**PROBLEM STATEMENT:** Below are the entries; return every line among them that holds the word "transform".

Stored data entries
Start of Block
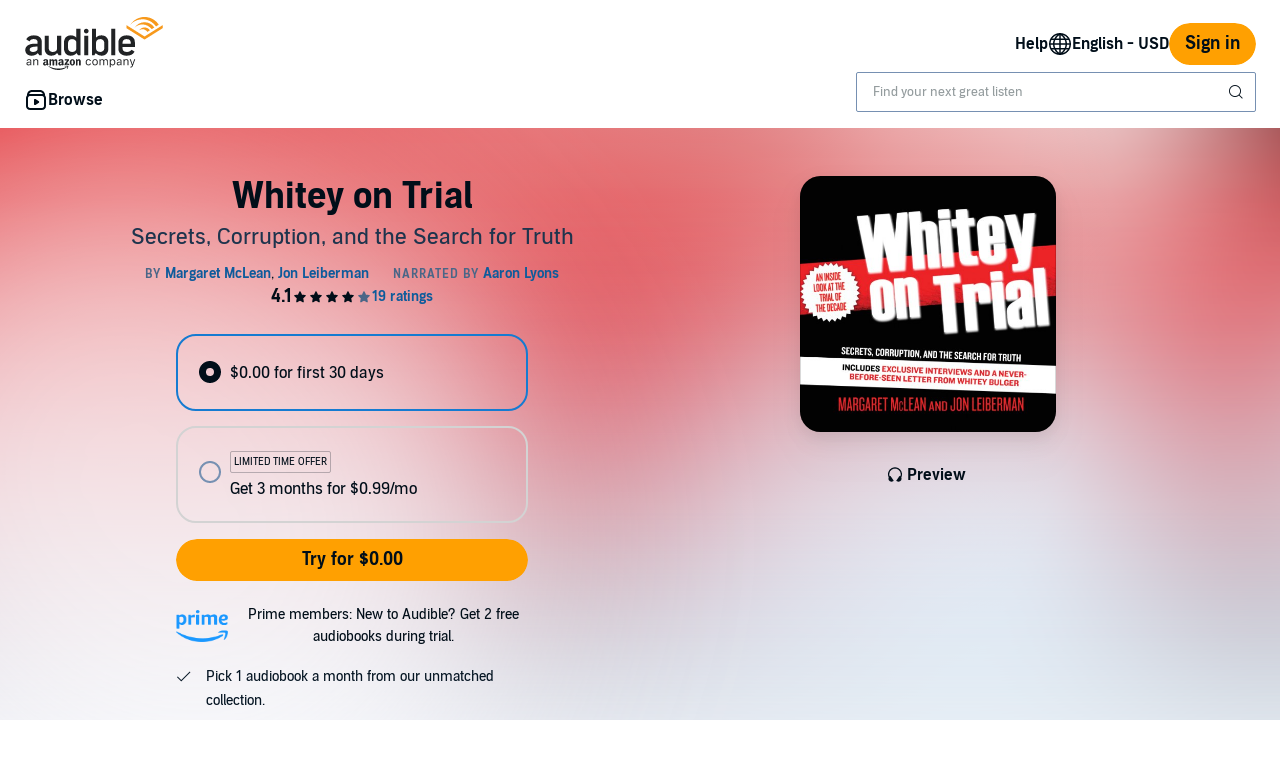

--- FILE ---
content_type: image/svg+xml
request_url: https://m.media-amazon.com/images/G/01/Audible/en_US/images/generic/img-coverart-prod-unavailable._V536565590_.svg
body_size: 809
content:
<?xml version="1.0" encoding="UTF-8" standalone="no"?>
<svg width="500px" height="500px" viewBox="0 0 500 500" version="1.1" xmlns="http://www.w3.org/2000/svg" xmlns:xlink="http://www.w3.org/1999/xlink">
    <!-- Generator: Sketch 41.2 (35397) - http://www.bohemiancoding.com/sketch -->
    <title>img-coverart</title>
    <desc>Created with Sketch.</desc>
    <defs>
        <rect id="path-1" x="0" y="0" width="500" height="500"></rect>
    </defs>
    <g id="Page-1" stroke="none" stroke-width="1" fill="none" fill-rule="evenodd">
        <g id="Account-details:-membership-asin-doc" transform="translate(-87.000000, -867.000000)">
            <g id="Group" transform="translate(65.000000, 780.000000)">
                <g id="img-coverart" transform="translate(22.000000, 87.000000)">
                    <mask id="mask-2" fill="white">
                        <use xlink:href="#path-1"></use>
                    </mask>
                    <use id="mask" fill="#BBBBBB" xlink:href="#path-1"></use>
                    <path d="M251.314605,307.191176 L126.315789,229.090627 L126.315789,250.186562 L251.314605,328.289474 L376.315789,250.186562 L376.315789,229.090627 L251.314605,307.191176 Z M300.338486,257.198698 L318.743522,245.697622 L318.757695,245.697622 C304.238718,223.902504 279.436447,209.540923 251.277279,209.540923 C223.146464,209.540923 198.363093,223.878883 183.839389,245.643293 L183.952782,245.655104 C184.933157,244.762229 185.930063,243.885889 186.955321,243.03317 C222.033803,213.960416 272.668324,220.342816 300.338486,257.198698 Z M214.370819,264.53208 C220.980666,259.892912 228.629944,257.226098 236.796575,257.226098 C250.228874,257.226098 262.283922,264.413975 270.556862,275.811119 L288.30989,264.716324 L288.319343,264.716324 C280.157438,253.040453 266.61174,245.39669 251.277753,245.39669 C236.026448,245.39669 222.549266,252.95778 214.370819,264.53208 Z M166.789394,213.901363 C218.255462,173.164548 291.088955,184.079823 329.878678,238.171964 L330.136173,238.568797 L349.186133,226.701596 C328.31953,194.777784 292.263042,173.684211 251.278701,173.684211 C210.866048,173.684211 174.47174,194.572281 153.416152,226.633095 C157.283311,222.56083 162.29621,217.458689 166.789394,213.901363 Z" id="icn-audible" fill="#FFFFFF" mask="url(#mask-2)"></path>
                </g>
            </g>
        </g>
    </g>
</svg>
End of Block
**TASK RESPONSE:**
        <g id="Account-details:-membership-asin-doc" transform="translate(-87.000000, -867.000000)">
            <g id="Group" transform="translate(65.000000, 780.000000)">
                <g id="img-coverart" transform="translate(22.000000, 87.000000)">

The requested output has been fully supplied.